Some Imaginative Tragedy

41 4 17
                                    

He sunk his hand as far as it would go into the sand. As he lifted it up and out, the cool grains swept against his skin and parted ways on each side of his palm. A wave licked at the heel of his foot. He tucked his straight, dark hair behind his ears and took the guitar pick from between his teeth. The moon brushed the surface of the night sea with white, gleaming gems.

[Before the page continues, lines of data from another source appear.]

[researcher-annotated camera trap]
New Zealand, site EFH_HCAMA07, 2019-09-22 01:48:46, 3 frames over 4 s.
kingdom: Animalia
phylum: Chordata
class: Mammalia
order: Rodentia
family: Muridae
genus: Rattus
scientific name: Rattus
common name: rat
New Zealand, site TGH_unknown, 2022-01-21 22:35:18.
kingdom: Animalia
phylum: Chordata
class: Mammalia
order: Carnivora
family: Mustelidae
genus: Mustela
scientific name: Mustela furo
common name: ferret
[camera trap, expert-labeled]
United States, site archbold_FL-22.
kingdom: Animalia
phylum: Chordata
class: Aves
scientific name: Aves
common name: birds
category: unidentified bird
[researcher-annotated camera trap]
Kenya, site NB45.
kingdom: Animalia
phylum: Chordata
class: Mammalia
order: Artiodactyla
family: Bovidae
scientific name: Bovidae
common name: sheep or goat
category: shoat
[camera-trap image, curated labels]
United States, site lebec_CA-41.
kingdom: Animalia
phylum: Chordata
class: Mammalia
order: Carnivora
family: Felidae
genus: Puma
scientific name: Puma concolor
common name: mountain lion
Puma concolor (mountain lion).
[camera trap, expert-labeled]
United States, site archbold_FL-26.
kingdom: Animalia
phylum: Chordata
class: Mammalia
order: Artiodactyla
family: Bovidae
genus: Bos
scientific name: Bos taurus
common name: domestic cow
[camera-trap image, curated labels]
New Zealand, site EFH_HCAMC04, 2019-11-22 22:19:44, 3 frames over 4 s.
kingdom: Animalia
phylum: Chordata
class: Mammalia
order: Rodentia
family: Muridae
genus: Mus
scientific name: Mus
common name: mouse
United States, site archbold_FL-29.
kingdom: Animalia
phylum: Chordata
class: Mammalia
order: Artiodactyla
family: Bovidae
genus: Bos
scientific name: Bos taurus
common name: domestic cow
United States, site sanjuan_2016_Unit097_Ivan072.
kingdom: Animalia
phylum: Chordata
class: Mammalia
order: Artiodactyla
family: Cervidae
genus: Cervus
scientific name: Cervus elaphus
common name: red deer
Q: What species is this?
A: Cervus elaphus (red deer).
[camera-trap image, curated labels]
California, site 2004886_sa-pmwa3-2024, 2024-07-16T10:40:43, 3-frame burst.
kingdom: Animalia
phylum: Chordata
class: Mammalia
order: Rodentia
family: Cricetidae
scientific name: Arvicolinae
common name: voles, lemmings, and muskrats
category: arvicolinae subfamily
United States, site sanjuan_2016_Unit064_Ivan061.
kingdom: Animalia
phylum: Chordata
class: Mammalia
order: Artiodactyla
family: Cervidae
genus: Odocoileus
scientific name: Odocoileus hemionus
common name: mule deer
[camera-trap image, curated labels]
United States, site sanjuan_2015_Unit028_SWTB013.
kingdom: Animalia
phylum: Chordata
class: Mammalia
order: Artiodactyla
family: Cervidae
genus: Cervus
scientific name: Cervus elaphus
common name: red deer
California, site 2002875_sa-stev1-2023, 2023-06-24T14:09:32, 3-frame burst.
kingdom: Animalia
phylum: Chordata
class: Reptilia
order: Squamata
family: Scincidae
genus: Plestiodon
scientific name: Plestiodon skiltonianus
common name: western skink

The gems burned and played in the depths of the young man's despondent eyes.

With his guitar nestled upon his bent legs, he ran the pads of his fingers up and down every string. He wanted to write a song as monotonous and absorbing as the waves before him.

He turned his head and saw a group of teens running toward a spot down the length of the empty beach. They shrieked and exhaled and disturbed the air around them. Boxy-looking boys pummeled each other, and the spellbound girls hollered and cried as if they had never seen a night so wild and impulsive.

One of the boys yelled and another threw a football through the air. The girls had brought a small radio with them. They huddled close together around the low thud of synthetic amusement, dancing, making limbs of their arms in the erudite breeze. Their long hair brushed against their faces, giving the stars new territory to conquer.

None of this stopped him from singing. From envisioning himself below the surface of the ocean. Somehow dry and stuck in time. Somehow lost and plagued and holding onto water as if it would hold him, too. Carry him away to its deepest, darkest drop.

As a wave pounced onto the shore, he was ripped away from his aural trance by what seemed to be a slick, black seal jet past against the rush within the water. It was then swallowed whole. He licked his lips and kept singing. The black and wet animal resurfaced on top of a white slab. His fingers skipped over a chord. His hair whipped around his face as the breeze picked up.

The animal was female, tall and focused. She ran out of the waves and clung her board to her side. The group hollered at her. Teased her. She set her board down next to her and wrung her hair out. Some anointed drops of ocean sprayed onto his face as she did so.

"Don't stop," she breathed.

The gems in his eyes flashed bright as she stood before him. He played for her and imagined them locked beneath the tide. Holding their breath. Holding each other. Caught up in the whirling damage of it all. Making sandcastles of the others. Making oceans of themselves.